Wednesday, March 5, 2014

Retrospective


I have nowhere to go now. My dreams are shattered, broken down to pieces of regret and shame. I could have had a decent job in my father's working place. He died last year of a sudden heart attack. Sometimes I feel things happen a bit too suddenly. Life never gives us a buffer time to contemplate and decide. I didn't want that job. I thought my hands would get dirty. The tunneling, digging and extracting was just too much of an ask. I used to wonder how my father never complained about the melancholic black colour he was surrounded with constantly.

I decided to get married just before my father's demise.

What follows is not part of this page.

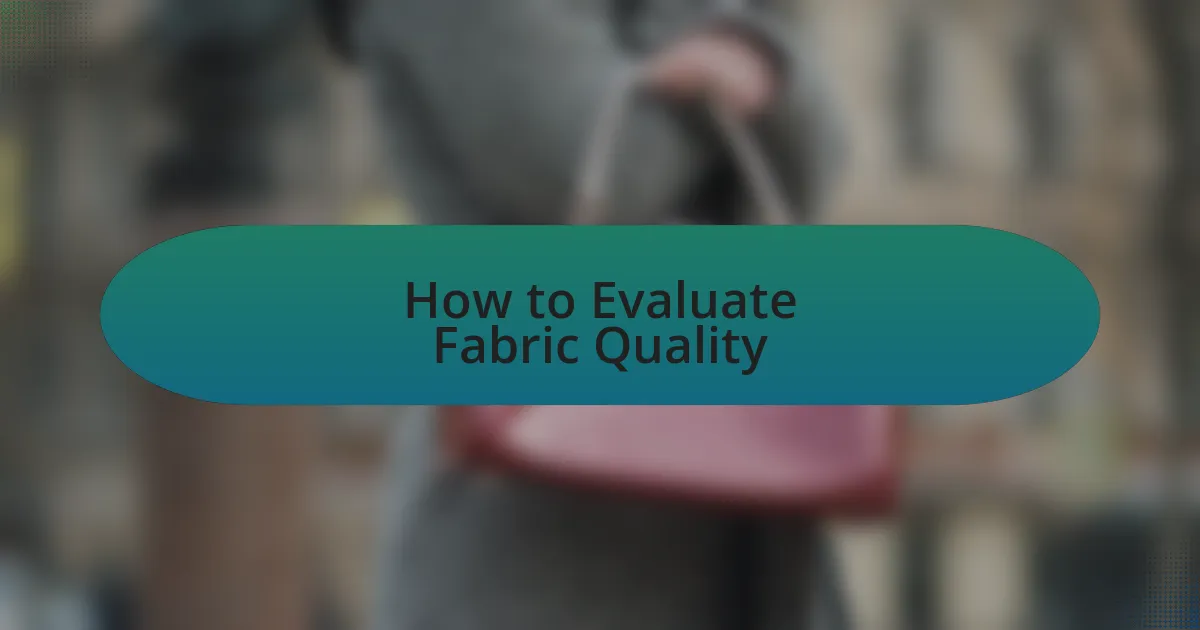 How to Evaluate Fabric Quality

He was in the pink of health then, and so was my mother. Both of them had this everlasting smile on their face.
I remember asking them once as a teenager, "How do you manage to smile so much? We live in an almost broken house, and we hardly get to eat. How do you manage to smile so wide and so often?"
My mother answered by asking me a question, "Are you happy?". I said, "Yes, of course I am happy."
"That's why we smile.", said my mother with a twinkle in her eyes.
I heard what she said, but I understand that now, sitting right here at this table.

My wife loves me. I feel I've failed to return the favour. She felt for the words, my hollow words. She felt for the exterior, my false facade. I feel sorry for her. She is pregnant now. She said she wants to have the baby badly. She is naive, oblivious to the escalating cost of living people encounter everyday. I shouldn't have married her. I am about to ruin her life, too, and also the child's. Some decisions you make in life can make or break your future. My decisions have broken and bludgeoned my present. My future is quite apparent to all. Perhaps I never made up my mind. The extracting work could have begrimed my white hands, but it could have also made me a better person than I've become now. I would have been more responsible and much more awake.

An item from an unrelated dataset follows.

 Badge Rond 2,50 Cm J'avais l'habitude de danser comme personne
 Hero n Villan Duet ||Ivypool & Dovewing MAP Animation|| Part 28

There is a village miles away from this bar, where my mother lives. She lives alone, stitching clothes all day for other villagers and earning some money just to be able to wake up tomorrow and repeat yesterday. Surprisingly, she still has that smile on her face, perhaps for the same reason. In some corner of her heart she still believes I am as happy as I was being a teenager. I have learned nothing from my parents, and perhaps it's too late now. The bottle of alcohol that I am finishing is somehow dehydrating my will, or what's left of it. Every puff of smoke the cigarette emits is anti-gravitating any hopes of my resurrection.

All that is left now is just a moment I have with my wife, right here at this table.